# Supplied text:
Mysterious Metallic Object Crashes in New Jersey
 

January 4, 2007

By CHRIS NEWMARKER

FREEHOLD TOWNSHIP, N.J. (AP) - Authorities were trying to identify a mysterious metallic object that crashed through the roof of a house in eastern New Jersey.

Nobody was injured when the golf-ball sized object, weighing nearly as much as a can of soup, struck the home and embedded itself in a wall Tuesday night. Federal officials sent to the scene said it was not from an aircraft.

The rough-surfaced object, with a metallic glint, was displayed Wednesday by police.

"There's some great interest in what we have here," said Lt. Robert Brightman. "It's rather unusual. I haven't seen anything like it in my career."

He said he hoped to have the object identified within 72 hours, but declined to name the other agencies whose help he has enlisted.

Approximately 20 to 50 rock-like objects fall every day over the entire planet, said Carlton Pryor, a professor of astronomy at Rutgers University.

"It's not all that uncommon to have rocks rain down from heaven," said Pryor, who had not seen the object that struck the Monmouth County home. "These are usually rocky or a mixture of rock and metal."

Pryor said laboratory tests would have to be conducted to determine if the object was a meteorite.

Police received a call Wednesday morning that the metal object had punched a hole in the roof of the single-family, two-story home, damaged tiles on a bathroom floor, and then bounced, sticking into a wall.

The object was heavier than a usual metal object of its size, said Brightman, who added that no radioactivity was detected.

Brightman would not disclose the address of the house or the names of the people who lived there, citing the family's desire to not talk to the media. He would only say that the couple and their adult son live in a township housing development.

# Supplied records:
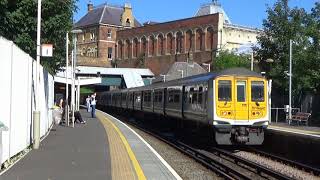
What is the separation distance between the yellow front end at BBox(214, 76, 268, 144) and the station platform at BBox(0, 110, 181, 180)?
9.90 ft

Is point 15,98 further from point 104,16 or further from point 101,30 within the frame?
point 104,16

...

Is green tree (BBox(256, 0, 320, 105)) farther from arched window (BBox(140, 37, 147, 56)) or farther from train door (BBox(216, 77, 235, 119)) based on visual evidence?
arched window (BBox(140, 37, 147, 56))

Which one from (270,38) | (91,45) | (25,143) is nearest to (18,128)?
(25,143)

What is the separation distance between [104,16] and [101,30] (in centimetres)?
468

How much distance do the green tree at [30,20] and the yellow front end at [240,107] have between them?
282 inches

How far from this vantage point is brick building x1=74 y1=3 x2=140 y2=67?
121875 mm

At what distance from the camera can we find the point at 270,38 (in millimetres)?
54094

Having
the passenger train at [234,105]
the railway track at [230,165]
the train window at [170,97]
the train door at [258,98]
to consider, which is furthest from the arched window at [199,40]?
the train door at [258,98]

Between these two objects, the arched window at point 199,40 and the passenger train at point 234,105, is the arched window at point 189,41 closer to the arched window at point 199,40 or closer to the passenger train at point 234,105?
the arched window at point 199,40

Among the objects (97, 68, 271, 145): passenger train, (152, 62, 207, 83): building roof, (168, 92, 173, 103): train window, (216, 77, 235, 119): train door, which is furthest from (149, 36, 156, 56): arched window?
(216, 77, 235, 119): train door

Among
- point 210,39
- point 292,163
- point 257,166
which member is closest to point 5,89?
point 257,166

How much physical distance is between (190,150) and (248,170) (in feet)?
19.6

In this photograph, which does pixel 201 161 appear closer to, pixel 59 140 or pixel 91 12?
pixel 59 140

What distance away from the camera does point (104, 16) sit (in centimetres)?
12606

# Exercise aim:
Copy out the article above on the metallic object that crashed into a New Jersey house, word for word from the headline through the final sentence.

# Solution to the problem:
Mysterious Metallic Object Crashes in New Jersey
 

January 4, 2007

By CHRIS NEWMARKER

FREEHOLD TOWNSHIP, N.J. (AP) - Authorities were trying to identify a mysterious metallic object that crashed through the roof of a house in eastern New Jersey.

Nobody was injured when the golf-ball sized object, weighing nearly as much as a can of soup, struck the home and embedded itself in a wall Tuesday night. Federal officials sent to the scene said it was not from an aircraft.

The rough-surfaced object, with a metallic glint, was displayed Wednesday by police.

"There's some great interest in what we have here," said Lt. Robert Brightman. "It's rather unusual. I haven't seen anything like it in my career."

He said he hoped to have the object identified within 72 hours, but declined to name the other agencies whose help he has enlisted.

Approximately 20 to 50 rock-like objects fall every day over the entire planet, said Carlton Pryor, a professor of astronomy at Rutgers University.

"It's not all that uncommon to have rocks rain down from heaven," said Pryor, who had not seen the object that struck the Monmouth County home. "These are usually rocky or a mixture of rock and metal."

Pryor said laboratory tests would have to be conducted to determine if the object was a meteorite.

Police received a call Wednesday morning that the metal object had punched a hole in the roof of the single-family, two-story home, damaged tiles on a bathroom floor, and then bounced, sticking into a wall.

The object was heavier than a usual metal object of its size, said Brightman, who added that no radioactivity was detected.

Brightman would not disclose the address of the house or the names of the people who lived there, citing the family's desire to not talk to the media. He would only say that the couple and their adult son live in a township housing development.